- _Goal of the exercise_
Can you write out every line of the material below word for word, leaving the pictures out?

>>>>

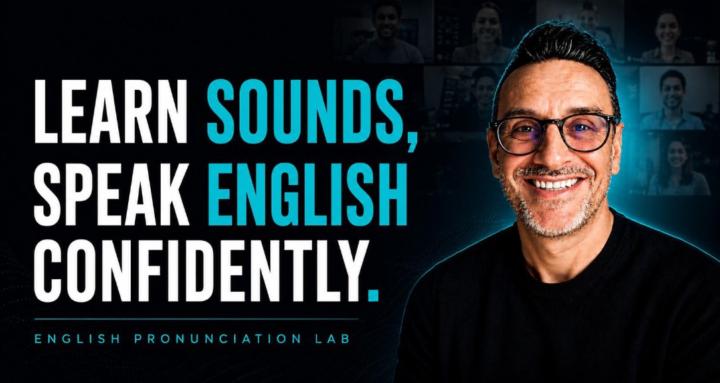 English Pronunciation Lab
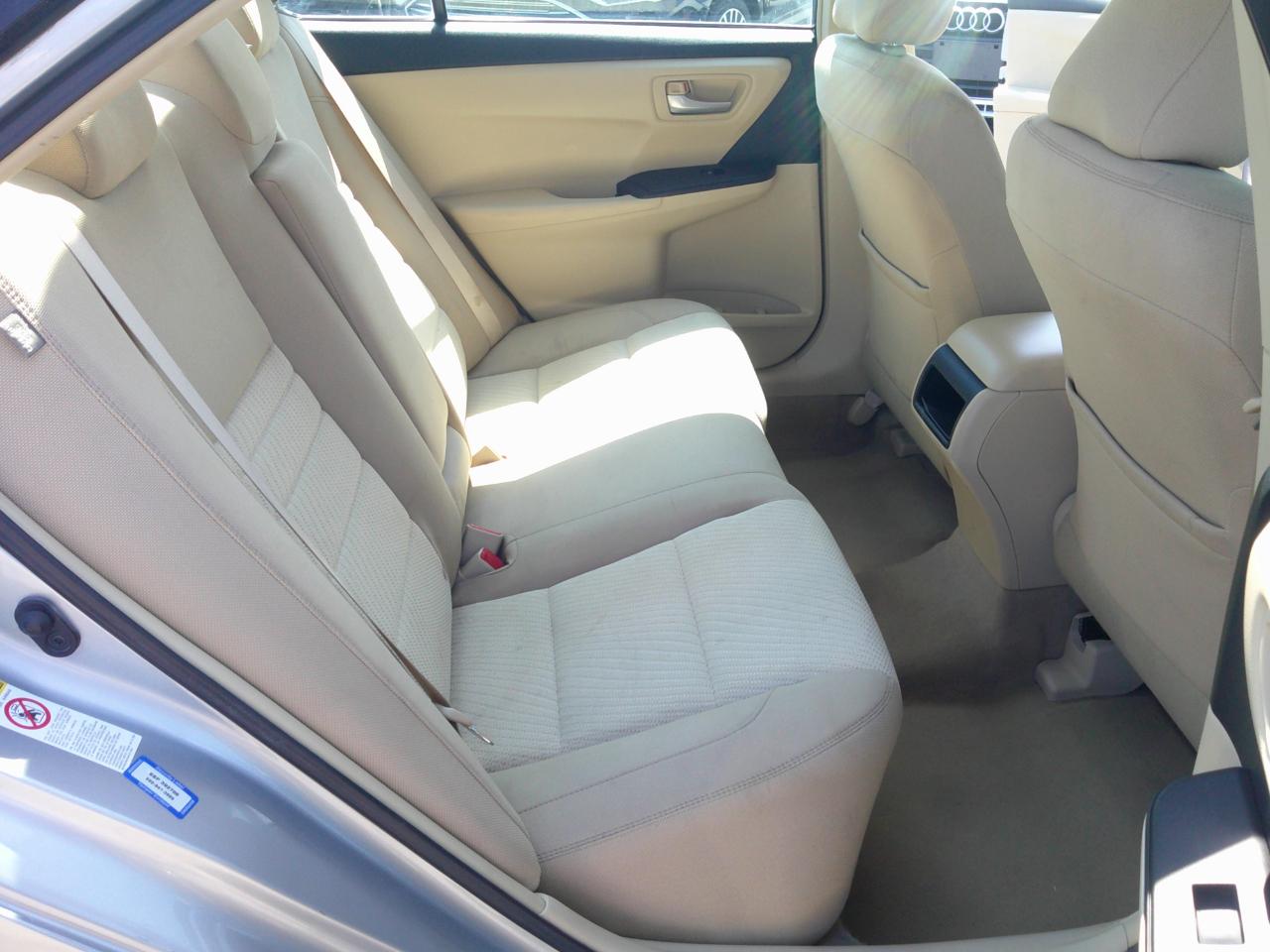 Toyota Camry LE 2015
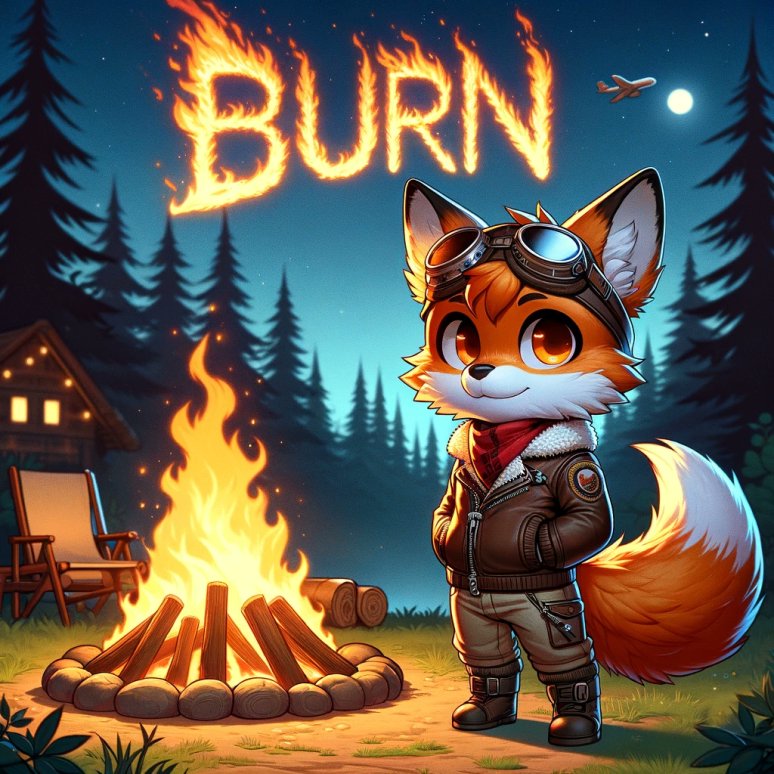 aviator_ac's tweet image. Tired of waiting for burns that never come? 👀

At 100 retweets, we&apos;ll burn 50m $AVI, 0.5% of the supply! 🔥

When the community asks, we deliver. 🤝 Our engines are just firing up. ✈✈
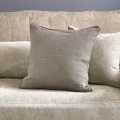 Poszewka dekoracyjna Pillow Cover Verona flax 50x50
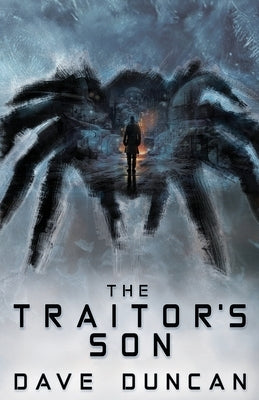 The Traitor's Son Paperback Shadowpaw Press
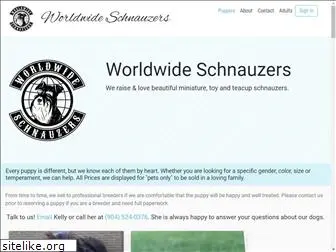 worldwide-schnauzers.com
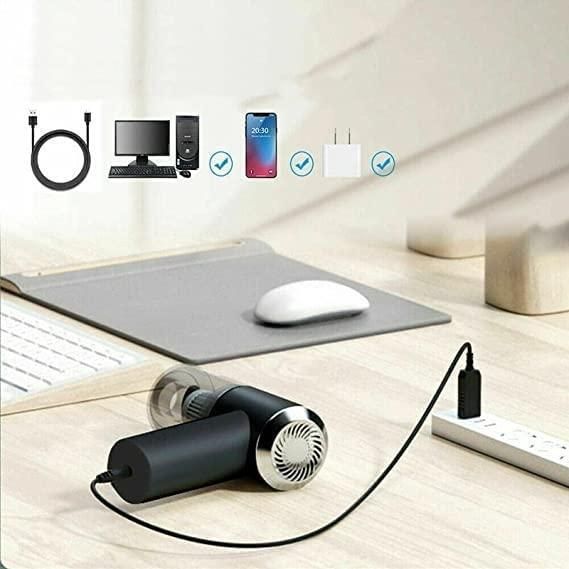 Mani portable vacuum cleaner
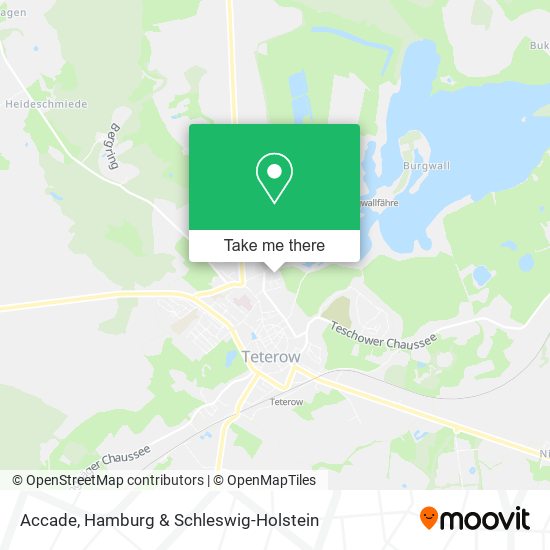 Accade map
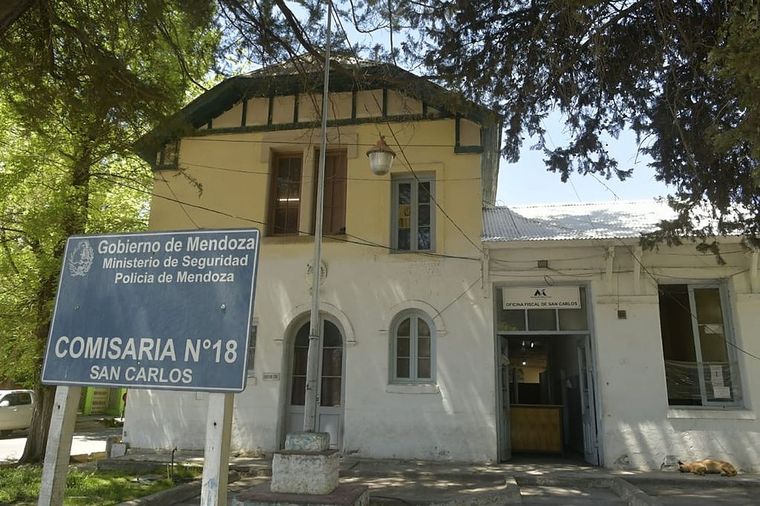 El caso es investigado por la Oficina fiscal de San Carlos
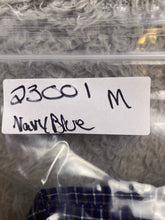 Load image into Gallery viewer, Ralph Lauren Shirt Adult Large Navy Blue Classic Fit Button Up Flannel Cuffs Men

<<<<

- _Exercise output_
 English Pronunciation Lab
 Toyota Camry LE 2015
 aviator_ac's tweet image. Tired of waiting for burns that never come? 👀

At 100 retweets, we&apos;ll burn 50m $AVI, 0.5% of the supply! 🔥

When the community asks, we deliver. 🤝 Our engines are just firing up. ✈✈
 Poszewka dekoracyjna Pillow Cover Verona flax 50x50
 The Traitor's Son Paperback Shadowpaw Press
 worldwide-schnauzers.com
 Mani portable vacuum cleaner
 Accade map
 El caso es investigado por la Oficina fiscal de San Carlos
 Load image into Gallery viewer, Ralph Lauren Shirt Adult Large Navy Blue Classic Fit Button Up Flannel Cuffs Men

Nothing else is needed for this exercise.